The fact is that in Japan there is no shortage of space, 80% of the country is made up of forests and mountains, and only 8% of the Japanese population lives in rural areas. Showing that the Japanese squeeze on purpose.
If you want to know more about the size of Japanese houses, read our article that answers the question: Are Japanese houses really small?
Features of Japanese apartments
The first thing we can notice when entering an apartment in Japan is the genkan. In this place you must put your shoes before entering, the apartment owners also usually keep all their shoes and sneakers in a small closet next to the genkan.
Bathrooms usually have a separate toilet from the bath, and most of them have a bathtub (ofuro). Only extremely small apartments usually combine the toilet with the bathtub.
One thing that scares foreigners is the size of the kitchen (average of 4m²). It is common not to have a table in the kitchen, that small place is only used for cooking. Stoves usually have only 2 burners.
Is having a small kitchen in Japan bad? Sometimes it's cheaper and more advantageous to have lunch outside, some people don't even want to use the kitchen.
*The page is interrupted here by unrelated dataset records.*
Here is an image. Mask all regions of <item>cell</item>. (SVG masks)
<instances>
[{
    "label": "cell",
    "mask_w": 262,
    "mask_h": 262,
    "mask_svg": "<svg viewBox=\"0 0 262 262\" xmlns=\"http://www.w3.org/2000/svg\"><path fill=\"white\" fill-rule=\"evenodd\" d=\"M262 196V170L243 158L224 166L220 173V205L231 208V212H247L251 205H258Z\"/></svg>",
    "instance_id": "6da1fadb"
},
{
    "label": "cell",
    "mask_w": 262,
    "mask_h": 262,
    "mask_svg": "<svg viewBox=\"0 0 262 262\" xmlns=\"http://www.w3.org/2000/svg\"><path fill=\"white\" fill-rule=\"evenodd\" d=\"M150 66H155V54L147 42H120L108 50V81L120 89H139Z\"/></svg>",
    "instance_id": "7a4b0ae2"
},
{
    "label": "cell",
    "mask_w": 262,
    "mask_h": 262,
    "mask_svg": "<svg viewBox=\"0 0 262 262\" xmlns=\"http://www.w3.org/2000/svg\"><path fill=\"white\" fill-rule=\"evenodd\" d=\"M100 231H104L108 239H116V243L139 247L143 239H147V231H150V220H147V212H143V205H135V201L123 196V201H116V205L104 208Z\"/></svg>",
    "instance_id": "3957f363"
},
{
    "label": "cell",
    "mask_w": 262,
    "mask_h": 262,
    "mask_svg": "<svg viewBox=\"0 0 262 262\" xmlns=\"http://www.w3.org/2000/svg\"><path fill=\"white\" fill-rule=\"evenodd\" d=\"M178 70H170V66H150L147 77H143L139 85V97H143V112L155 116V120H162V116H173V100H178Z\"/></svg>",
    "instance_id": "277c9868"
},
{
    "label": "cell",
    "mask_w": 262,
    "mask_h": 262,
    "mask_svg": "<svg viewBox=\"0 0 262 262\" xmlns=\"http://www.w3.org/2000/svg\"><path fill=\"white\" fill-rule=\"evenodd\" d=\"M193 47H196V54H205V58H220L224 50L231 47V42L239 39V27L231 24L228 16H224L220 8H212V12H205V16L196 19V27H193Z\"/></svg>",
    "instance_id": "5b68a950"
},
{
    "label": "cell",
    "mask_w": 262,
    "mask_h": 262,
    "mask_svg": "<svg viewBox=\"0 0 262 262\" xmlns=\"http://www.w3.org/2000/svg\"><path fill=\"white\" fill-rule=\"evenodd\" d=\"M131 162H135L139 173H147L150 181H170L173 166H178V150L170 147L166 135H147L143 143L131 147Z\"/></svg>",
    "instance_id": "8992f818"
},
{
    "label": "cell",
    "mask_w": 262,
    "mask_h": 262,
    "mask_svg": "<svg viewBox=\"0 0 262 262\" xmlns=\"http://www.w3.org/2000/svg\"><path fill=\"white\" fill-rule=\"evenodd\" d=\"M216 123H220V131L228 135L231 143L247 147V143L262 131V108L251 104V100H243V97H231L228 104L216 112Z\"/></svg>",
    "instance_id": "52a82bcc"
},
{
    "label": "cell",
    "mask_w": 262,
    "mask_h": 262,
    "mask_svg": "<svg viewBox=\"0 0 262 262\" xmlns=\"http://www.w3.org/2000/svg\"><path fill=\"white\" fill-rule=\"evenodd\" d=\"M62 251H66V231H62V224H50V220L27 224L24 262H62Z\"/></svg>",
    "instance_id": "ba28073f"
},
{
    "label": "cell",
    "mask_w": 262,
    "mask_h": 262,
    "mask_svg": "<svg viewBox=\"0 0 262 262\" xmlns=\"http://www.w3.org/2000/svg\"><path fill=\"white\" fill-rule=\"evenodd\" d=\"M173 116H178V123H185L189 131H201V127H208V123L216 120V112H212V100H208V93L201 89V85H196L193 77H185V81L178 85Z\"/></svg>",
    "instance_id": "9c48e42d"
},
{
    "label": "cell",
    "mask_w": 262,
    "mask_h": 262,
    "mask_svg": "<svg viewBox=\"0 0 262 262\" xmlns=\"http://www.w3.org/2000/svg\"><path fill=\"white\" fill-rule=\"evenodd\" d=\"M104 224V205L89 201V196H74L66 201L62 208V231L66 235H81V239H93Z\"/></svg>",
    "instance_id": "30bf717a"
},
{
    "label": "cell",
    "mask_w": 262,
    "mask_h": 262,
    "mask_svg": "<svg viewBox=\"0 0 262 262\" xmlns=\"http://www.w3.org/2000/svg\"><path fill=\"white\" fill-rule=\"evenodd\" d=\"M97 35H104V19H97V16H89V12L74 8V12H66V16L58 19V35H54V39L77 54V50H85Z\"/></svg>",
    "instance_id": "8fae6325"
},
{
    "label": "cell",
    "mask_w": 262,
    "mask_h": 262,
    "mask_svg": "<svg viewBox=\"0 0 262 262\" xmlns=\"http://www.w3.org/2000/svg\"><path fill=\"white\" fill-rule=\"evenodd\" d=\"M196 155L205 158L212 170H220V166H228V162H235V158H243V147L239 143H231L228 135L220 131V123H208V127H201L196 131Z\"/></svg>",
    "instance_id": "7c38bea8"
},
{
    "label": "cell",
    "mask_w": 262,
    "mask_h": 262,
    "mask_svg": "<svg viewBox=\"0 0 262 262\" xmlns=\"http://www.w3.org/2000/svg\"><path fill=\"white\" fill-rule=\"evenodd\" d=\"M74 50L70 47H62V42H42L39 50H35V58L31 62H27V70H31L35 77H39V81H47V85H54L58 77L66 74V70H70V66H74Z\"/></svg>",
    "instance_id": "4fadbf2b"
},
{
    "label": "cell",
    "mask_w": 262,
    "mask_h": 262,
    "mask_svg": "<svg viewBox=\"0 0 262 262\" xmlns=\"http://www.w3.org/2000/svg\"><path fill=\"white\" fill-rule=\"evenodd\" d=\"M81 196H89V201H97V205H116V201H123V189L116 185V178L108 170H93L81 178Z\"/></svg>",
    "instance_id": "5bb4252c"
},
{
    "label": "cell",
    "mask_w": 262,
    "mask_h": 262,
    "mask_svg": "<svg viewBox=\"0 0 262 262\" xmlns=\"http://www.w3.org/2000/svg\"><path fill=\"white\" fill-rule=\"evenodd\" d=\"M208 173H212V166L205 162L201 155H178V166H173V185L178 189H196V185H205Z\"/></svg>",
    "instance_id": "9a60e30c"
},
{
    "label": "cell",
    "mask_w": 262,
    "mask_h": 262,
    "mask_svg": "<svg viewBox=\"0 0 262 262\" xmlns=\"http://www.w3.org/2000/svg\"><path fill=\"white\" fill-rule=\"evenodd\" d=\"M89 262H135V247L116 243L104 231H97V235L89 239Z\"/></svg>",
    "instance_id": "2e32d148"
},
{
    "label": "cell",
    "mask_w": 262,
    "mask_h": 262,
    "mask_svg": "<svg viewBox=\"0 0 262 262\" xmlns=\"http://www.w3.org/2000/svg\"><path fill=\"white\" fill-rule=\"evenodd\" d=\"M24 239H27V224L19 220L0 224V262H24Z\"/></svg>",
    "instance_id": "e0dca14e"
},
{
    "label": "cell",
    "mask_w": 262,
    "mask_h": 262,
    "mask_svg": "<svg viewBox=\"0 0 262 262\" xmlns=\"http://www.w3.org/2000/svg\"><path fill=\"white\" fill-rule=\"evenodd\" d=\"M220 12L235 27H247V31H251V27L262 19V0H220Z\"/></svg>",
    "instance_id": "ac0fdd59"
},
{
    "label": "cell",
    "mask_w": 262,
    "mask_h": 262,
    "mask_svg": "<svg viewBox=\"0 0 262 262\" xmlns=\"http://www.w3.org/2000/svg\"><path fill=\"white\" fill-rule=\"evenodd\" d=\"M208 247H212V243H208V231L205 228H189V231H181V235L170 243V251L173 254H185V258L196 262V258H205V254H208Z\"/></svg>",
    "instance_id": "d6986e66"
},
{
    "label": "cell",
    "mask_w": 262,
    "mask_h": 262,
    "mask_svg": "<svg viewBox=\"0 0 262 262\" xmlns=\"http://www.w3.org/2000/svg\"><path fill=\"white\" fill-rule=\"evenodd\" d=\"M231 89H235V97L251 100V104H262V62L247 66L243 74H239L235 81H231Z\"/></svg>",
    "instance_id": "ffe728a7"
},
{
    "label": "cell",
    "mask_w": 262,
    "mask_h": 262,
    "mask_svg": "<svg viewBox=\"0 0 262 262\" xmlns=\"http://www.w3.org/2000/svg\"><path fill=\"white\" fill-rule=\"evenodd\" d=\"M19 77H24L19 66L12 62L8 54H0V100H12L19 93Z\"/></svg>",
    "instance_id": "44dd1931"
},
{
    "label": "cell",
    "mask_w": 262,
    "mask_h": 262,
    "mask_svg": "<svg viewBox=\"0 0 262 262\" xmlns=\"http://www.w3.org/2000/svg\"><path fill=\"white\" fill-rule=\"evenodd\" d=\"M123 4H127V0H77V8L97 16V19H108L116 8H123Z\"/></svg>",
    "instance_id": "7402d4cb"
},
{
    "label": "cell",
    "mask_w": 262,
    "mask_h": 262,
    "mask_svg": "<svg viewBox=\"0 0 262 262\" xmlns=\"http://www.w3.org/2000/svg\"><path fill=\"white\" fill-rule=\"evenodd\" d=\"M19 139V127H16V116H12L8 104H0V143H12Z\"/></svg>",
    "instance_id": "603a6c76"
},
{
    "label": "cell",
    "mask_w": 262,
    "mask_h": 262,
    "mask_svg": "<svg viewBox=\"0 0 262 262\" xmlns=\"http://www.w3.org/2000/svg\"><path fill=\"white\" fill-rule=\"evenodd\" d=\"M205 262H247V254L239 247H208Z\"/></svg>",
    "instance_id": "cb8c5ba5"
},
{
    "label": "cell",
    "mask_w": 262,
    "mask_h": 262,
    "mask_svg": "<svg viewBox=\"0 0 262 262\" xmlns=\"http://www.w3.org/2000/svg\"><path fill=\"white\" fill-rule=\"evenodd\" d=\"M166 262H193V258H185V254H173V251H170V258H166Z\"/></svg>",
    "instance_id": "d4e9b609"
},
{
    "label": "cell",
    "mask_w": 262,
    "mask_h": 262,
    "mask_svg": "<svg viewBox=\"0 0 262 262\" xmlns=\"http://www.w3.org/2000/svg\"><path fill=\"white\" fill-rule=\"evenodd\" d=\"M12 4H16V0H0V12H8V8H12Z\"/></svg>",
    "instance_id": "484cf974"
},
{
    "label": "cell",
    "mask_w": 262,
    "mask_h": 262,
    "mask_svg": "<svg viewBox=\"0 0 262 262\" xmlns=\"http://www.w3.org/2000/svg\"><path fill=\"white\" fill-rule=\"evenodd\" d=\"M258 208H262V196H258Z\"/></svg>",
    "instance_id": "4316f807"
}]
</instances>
Japan is full of restaurants and traditionally Japanese people gather outside for snacks rather than having people over.
Apartments in Japan are often measured in tatami. A Japanese room or bedroom usually has between 6 and 8 mats (average of 10m). Although it is now common to use beds, it is traditional in an apartment to use a futon.
Visitors are usually hosted in the room that usually has a sliding door to separate and turn into a guest room. Of course, that won't happen to people who have a one-bedroom apartment.
Something to highlight is the technology present in the apartments, most of them have heating in all taps. It is common to find apartments with air conditioning units or other technologies to protect themselves from heat and cold.
Many apartments usually have built-in closets and sliding doors. Sliding doors usually make it possible to separate rooms in the house, or even hide secret closets.
The size of the Japanese apartment
Have you ever stopped to think why the Japanese like small apartments? Most Japanese work and do not eat lunch at home, much of their life is outside the home.
Everything in Japan is made to make life easier, there is no need for a Japanese to know how to cook or even wash clothes. That's because there are coin laundries, convenience stores and cheap restaurants.
There are gigantic apartments, but many Japanese prefer the small ones precisely because of the ease. It is not part of Japanese culture to pay maids to clean the house, having a large apartment will only make life difficult for a housewife who most often works secularly.
The price of apartment rentals in Japan will depend on location and size. There are many apartments in Tokyo that are only 23m² or even 19m² in the 100,000 yen range.
If you search, you can easily find apartments over 60m² for prices starting at 150,000 and which can easily go up to 300,000 yen. There are apartments in Tokyo with more than 200m², but their price exceeds one million yen per month.
Outside Tokyo you can easily find apartments over 60m² for less than 100,000 yen. If you're a single person, you can get small apartments for up to 25,000 yen. This is another factor in the existence of small apartments, a large part of the Japanese population is not married.
Sometimes an apartment rental in Japan can be cheaper and bigger than in Brazil. Doing a research I found apartments in the range of 1500 reais with 50 square meters, while in Japan you can get apartments of this size for the same price range or cheaper. This is without taking into account that the Japanese salary is usually 7x higher than ours. That's why it is sometimes more advantageous to rent apartments in Japan than to buy them.
What do you think of Japanese apartments? Have you ever had the chance to live in one? Tell us your experience!